# Selected extract
============================================================

[Mailman-Users] The "right" way to reply to a mailing list
Lucio Chiappetti
lucio at lambrate.inaf.it
Fri Mar 20 11:06:03 CET 2015
On Fri, 20 Mar 2015, Andrew Stuart wrote:
> When I reply to a message on a mailing list, what is the ???right??? way
> to do it?
Not sure if there is a right way for everybody. Definitely there is a way
I like it to happen and ways which I find extremely annoying.
> Should I be deleting previous thread text from my response?
For me, yes please do.
> Should I be adding anything in?
Your contribution, unless it is "me too" :-)
Talking seriously. I think there are two separate matters. Knowledgeable
users may "program" their MUA (or Mail Delivery Agent) to follow their
preferences almost in any case. It is more difficult for a list
administrator or a poster to force all correspondents to follow a given
policy.
- One matter is : to whom shall the reply go ?
Here the list administrator has the power to set a preference for the
list (reply goes to poster, reply goes to list or eventually even
redirect the reply or block it ... the same can occur for a single
circular mail with appropriate header tweaking), and the user with a
proper MUA should have the capability to reset the preference to what he
likes.

============================================================

Photo labels with boxes:

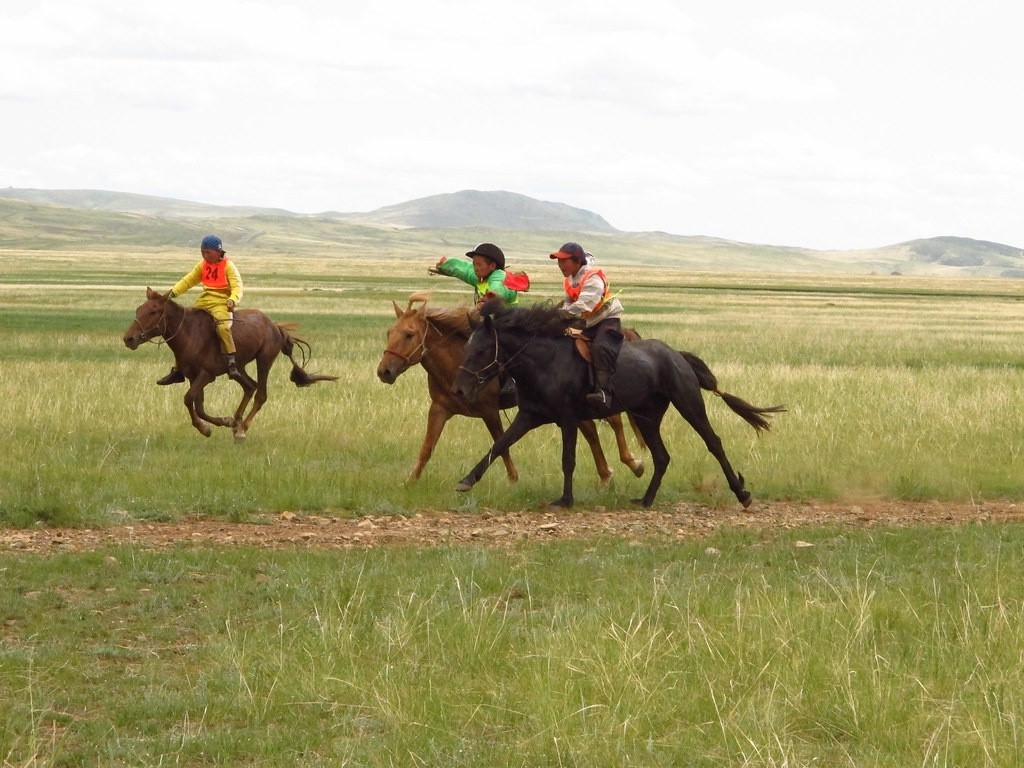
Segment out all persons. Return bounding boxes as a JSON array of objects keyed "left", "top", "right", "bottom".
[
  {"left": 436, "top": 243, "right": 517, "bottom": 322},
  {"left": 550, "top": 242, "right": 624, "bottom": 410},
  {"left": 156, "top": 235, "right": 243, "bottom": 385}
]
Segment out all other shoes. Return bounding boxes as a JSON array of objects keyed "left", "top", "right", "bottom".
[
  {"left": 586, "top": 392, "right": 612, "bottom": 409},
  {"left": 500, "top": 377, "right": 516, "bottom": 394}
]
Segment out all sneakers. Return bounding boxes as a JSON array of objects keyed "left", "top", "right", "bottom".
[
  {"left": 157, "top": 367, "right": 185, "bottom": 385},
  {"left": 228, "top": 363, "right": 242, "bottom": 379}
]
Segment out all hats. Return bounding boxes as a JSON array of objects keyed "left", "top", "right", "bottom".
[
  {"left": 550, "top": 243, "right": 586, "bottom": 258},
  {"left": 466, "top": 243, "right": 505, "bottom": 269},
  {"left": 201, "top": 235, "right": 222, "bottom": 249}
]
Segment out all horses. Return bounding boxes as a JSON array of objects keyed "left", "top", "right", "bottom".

============================================================

# To do
1. In the mailing-list post, restate the paragraph beginning "Talking seriously." more briefly, keeping its main facts.
2. Continue the mailing-list post past its final sentence.

# Answers to the problems
1. There are two separate matters. Knowledgeable users can set up their MUA (or Mail Delivery Agent) to follow their preferences in almost any case. A list administrator or a poster has a harder time making all correspondents follow a given policy.

2.
In most cases lists are DISCUSSION lists, so in this case MY preference
is that the reply shall go to the list ONLY and not ALSO to the poster,
Clever list managers properly configured will avoid sending duplicate
replyes if sent to the list and to one list member.
I am annoyed when this does not work and I receive two copies, but I
just check the message id and remove one redundant copy.
If the list is not configured for reply to list, if it is a list I use
rarely I just do Reply All, this will compose the header to send to
poster and list, and I remove the poster address.
(and of course there are case in which I WANT to respond privately so
I remove the list address)
For lists I use regularly I have configured my Alpine MUA to use a
role which replies just to the list.
There are cases of lists for which a reply to the list is unwanted.
I remember a technical list on which replies to the posts (which were
sort of help requests) were FORBIDDEN, Replies went to the OP, which
had the commitment at the end to post a summary.
It worked quite nicely because members were disciplined people.
Other cases when a reply is unwanted are circular messages, like
conference announcements. This applies also to messages sent to
a distribution list (not an exploder). Proper usage of headers like
Bcc: or better Lcc: (supported by Alpine) and Reply-To should automatize
the fact replies go only to the poster.
- The other matter is : top posting, bottom posting, no quoting,
trimmed quoting
Here I definitely hate top posting, but I am also annoyed by the fact
that people quote entire messages, and so by the fact I will save to
a folder many copies of redundant text I already had in the previous
message.
In this case I have instructed my mail delivery agent (procmail) to
filter out the unwanted stuff (since I could not educate my
correspondents)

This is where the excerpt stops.